- TESTO DEL DOCUMENTO:
--

Un solo paradiso – Giorgio Fontana #recensione #GiorgioFontana @barbarafacciott

Se, come me, amate Milano alla follia (non solo nella settimana del Salone in centro ma negli inverni umidi e nelle periferie), non potete esimervi dal leggere Giorgio Fontana.
L’ho conosciuto alla presentazione del libro “Morte di un uomo felice”, e subito mi sono procurata questo “Un solo paradiso” che è una storia intensa e particolare, e come dice l’autore/narratore, che cosa puoi fare con una storia se non raccontarla?
Una storia d’amore e di vita, e sulla consistenza di sè.

Il libro prende le mosse da un gruppo di giovani amici che,”sotto un’esistenza che poteva apparire frenetica e superficiale”, sentivano “tutti una vibrazione comune. Una febbre che li divorava in segreto e che aveva molto a che fare con i tempi in cui erano cresciuti: tempi di cinismo e solitudine”. Uno di loro, Alessio aveva imparato a vivere coltivando una mediocrità esistenziale, un “dolceamaro contentarsi”. Sì, tutto regolare, fino a che non incontra Martina.

La città è protagonista del romanzo, importante tanto quanto Alessio e Martina che, a Milano si incontrano e qui cominciano la loro storia d’amore.
A lui (Alessio) era toccata in sorte questa condanna: ricordare il modo in cui la città si dispone a teatro, e ogni suo dettaglio – un piccione che becchetta la pozzanghera, l’insegna di una farmacia, l’odore resinoso dell’aria, la bandiera PACE avvizzita di quel davanzale- tutto perde identità e diviene schiavo di due persone soltanto”.

--

- SERIE DI ESERCIZI:
[A] Nella recensione di «Un solo paradiso», spiega a che cosa è legata la febbre comune che divorava in segreto il gruppo di giovani amici.
[B] Secondo la recensione di «Un solo paradiso», in quale occasione chi scrive ha conosciuto Giorgio Fontana?
[C] Porta avanti la recensione di «Un solo paradiso» a partire dall'ultima frase riportata.

--

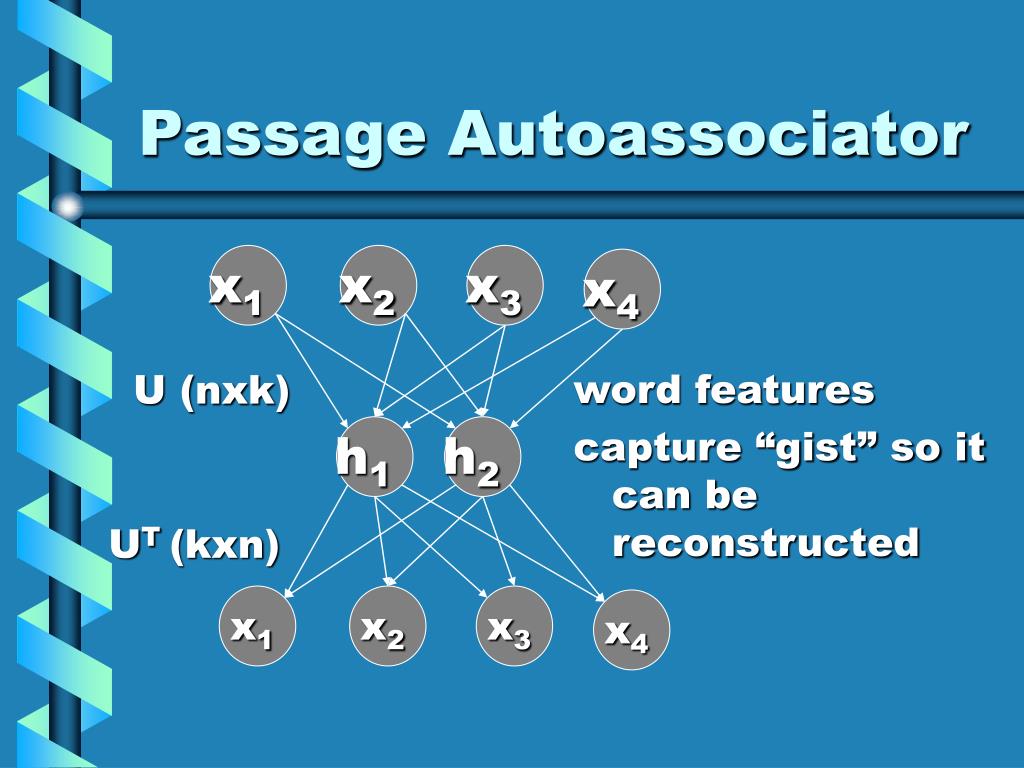 Passage Autoassociator

$x_1$ $x_2$ $x_3$ $x_4$

U (nxk)

word features

$h_1$ $h_2$

capture “gist” so it can be reconstructed

$U^T$ (kxn)

$x_1$ $x_2$ $x_3$ $x_4$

--

- RISPOSTE AGLI ESERCIZI:
[A] Sotto un'esistenza che poteva apparire frenetica e superficiale, quella febbre aveva molto a che fare con i tempi in cui i giovani erano cresciuti. Erano tempi di cinismo e solitudine.

[B] Alla presentazione del libro «Morte di un uomo felice».

[C]
E ancora “amava il modo in cui Milano si lasciava plasmare dal percorso scelto, cambiando pelle dove tutti vedevano solo una coltre monotona di palazzi. Occorreva tenacia: quella città che tanto stancava i suoi amici, per lui custodiva sempre un margine di incanto che gli apparteneva, persino una sorta di mistero”.

L’amore tocca e sconvolge la vita di Alessio facendogli capire “il nuovo stato in cui è immerso – e no, non era uno stato: aveva più la forma di una preghiera, un desiderio indefinito che quella condizione continuasse… per la prima volta voleva assolutamente vivere, e per la prima volta di scoprì oscenamente mortale”.
In una notte d’amore, Alessio comprende così che il dolceamaro contentarsi è “un modo di corteggiare il nulla”. Sfiorando appena la superficie delle cose, sei al riparo da qualunque forma di distruzione.

Bene amici, mi fermo qui. Vi dico solo che se vi sentite oscenamente innamorati, scegliete un altro libro. Mettetevi al riparo perché si può sopravvivere a tanti inferni, ma non a un solo paradiso.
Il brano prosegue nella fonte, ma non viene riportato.